Eric Vergo (Dec 31 2025 at 16:54):

@Jason Rute responding in-line to your points, but a lot of the details here may be irrelevant given the proposal I make afterwards. Additionally, this is my first real interaction with the lean backend and this effort was partially a forcing-function for me to learn about the details of it.

Jason Rute said:

  • Unlike Comparator and SafeVerify, which have very principled designs, I think your checks are pretty ad hoc, leading to both allowing (fake) proofs of False and rejecting perfectly legitimate developments.

They are somewhat ad-hoc and are mostly the result of preventing unwanted behavior I personally witnessed an LLM engage in while vibe-proving. Of course, this should not be what is driving the list of things we need to check; it was just how I got things off the ground.

Jason Rute said:

What I don’t like:

  • As far as (fake) proofs of False, I haven’t read your code, but I can think of a few ways that I could trick your system into (fake) proving False given your description of the checks.  (I’m not going to say my strategy, because I think even if you ban those keywords, there are ways around them.)  Again, SafeVerify and Comparator work on the term proof level, so they are much more robust.

I assume this unease is because the tool checks olean files for keywords, and does not use the elaboration tooling directly. At one point I was checking things on the term level but found it to be much slower. There were also some challenges with the module system and having things marked as axioms, but that may have been due to a misunderstanding on my end.

Jason Rute said:

What I don’t like:

  • As far as rejecting good proofs, the thing I’m most worried about is definitions.  You require definitions to go into the same place, whether they are definitions needed for the theorem statement or the proof.  This is too restrictive, I think.  Many proofs are very definition-heavy.  Consider constructing a counterexample or developing a new mathematical object to prove a theorem. Or sometimes definitions are just needed for bookkeeping.  There is no need for the “referee” to have to check each and every intermediate definition by hand (or at least no more than the need to check every lemma statement or proof).  [Edit: And some definitions also depend on theorems, like definitions using choice.]

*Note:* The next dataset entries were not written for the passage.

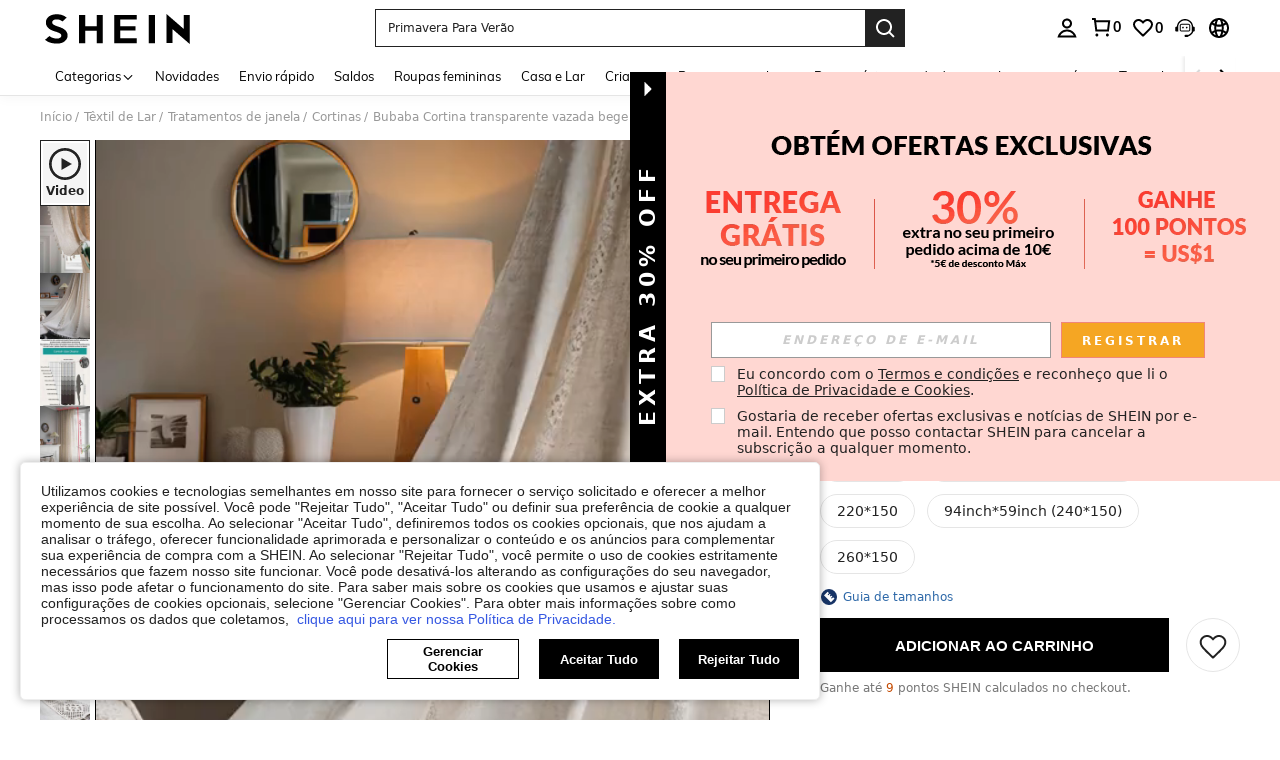

--- FILE ---
content_type: image/svg+xml
request_url: https://shein.ltwebstatic.com/svgicons/icons/sh_pc_sui_icon_store_video_pause_96px.svg
body_size: -113
content:
<svg width="96" height="96" viewBox="0 0 96 96" fill="none" xmlns="http://www.w3.org/2000/svg">
<path d="M42.1992 32V64H34.1992V32H42.1992Z" fill="white"/>
<path d="M62.1992 64V32H54.1992V64H62.1992Z" fill="white"/>
<path fill-rule="evenodd" clip-rule="evenodd" d="M48 93C72.8528 93 93 72.8528 93 48C93 23.1472 72.8528 3 48 3C23.1472 3 3 23.1472 3 48C3 72.8528 23.1472 93 48 93ZM48 90C71.196 90 90 71.196 90 48C90 24.804 71.196 6 48 6C24.804 6 6 24.804 6 48C6 71.196 24.804 90 48 90Z" fill="white"/>
</svg>


--- FILE ---
content_type: application/javascript
request_url: https://sc.ltwebstatic.com/she_dist/assets/event-center-230.50f3dfce5558f950.js
body_size: -137
content:
"use strict";(self.webpackChunkSHEIN_W=self.webpackChunkSHEIN_W||[]).push([[34049],{27921:(e,a,t)=>{t.r(a),t.d(a,{default:()=>r});const r={"1-8-7-1":{sendType:["event"],sa:{name:"click_related_search",param:{related_list:""}},handler({sa:e,report:a},{target:t=null}={}){const r=t.getAttribute("data-id"),s=t.getAttribute("data-name"),l=t.getAttribute("data-index");e.param={related_list:`4\`${r}\`${s}\`${l}`},a({sa:e})}},"1-8-7-2":{sendType:["event","user"],sa:{name:"expose_related_search",param:{related_list:""}},handler({sa:e,report:a},{extraData:t={}}={}){e.param={related_list:t.related_list},a({sa:e})}}}}}]);
//# sourceMappingURL=event-center-230.50f3dfce5558f950.js.map

--- FILE ---
content_type: text/plain;charset=UTF-8
request_url: https://de-fp.apitd.net/web/v2?partner=shein_eur
body_size: 583
content:
{"code":"000","result":"EJp1rZpRlTdb8EmKeRVt9zx06myMvaYlDVwT1XxiOiUBNQEquz3EJ81YEn42ejrehZVa5EF7ewktOww3dlVgxn3XYRbur6hzwePXA7Lhd0eRxGKx35DkazlIYgOydw1J/7UWXBGQsyyYhVu5hnkKfAquwIYfRXoJiuaiY1l0p2sea138JaRPfEH2H/Sa9ZX//u1fiSzvY56IScwWAGayUBrnh6TVNhoRlkpM5Wwy2MNZmJPiVpL71B4zl0M2bqPY1i0hUuA8NvkPeGg/nCb7IgPs/m8CSGLhwMOCLigVfSTPSBLng4tbhBrag2U3lrXWDQFt/prrb2skef0tBuEqa5k5Tf/dPBc+KAuuMk2juH4d2WGgijXIyu3YqBHfduQGQAzqQyz1apVWYoxMeNpD1e5jfQivZAf79yFL2QEpWOLUeH0C7H+34W2nS5dgHhCTtsy8GunziqzQHdUuERF9clX0FUWxOoSYNjxWgByU376kqCgEGmFrvzj/6uMXQDjrhaZaubIqcfu00pidG2nPHg==","requestId":"dn8hxdn2ijkx8plqcaevyqu13rbdbvdtojl0qq7qpwpvmxp1"}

Indeed. This is poorly (incorrectly?) explained in the documentation and might not even be implemented correctly. As it stands, definitions with propositional type are allowed outside of the definitions directory. See this example. Maybe the right approach is to drop the definitions directory and update the language/rules to quarantine all declarations of non-propositional types instead. This could be done in a way that partitions them into ones needed for the statement of the main theorem, and ones needed for the proof. This may create complicated import trees as some declarations would be used in both. 

Jason Rute said:

  • Less troublesome, some banned keywords, like partial/unsafe, could have legitimate uses, like making new tactics.  Similarly with banning opaque, which can be useful at times (and opaque has no soundness—or fake soundness—issue that I’m aware of, right?).

My understanding is that ‘unsafe’ marks a declaration from being skipped during the kernel checking and can introduce soundness issues, as suggested here. If it does have legitimate uses but may also introduce soundness issues, my opinion is that we should err on the side of caution and not allow it. 

As for opaque definitions, I think you are correct in that it does not create soundness issues; although it is not clear to me as to why when reading the documentation.

Eric Vergo (Dec 31 2025 at 16:55):

My proposal:

  • Update the TAIL standard as we see fit (discussion ongoing)
  • Re-architect TailVerify to focus on checking for compliance to our standard using the more robust tools
  • Drop the custom implemented soundness checks and leverage one or more of Lean4Checker/SafeVerify/comparator/etc. instead.

There are negative tradeoffs associated with this, mainly maintenance costs in making sure the tools integrate with each other properly. What I do like about it is that once we have this standard set, it is unlikely to change much, while the other tools will likely have to constantly update as lean evolves.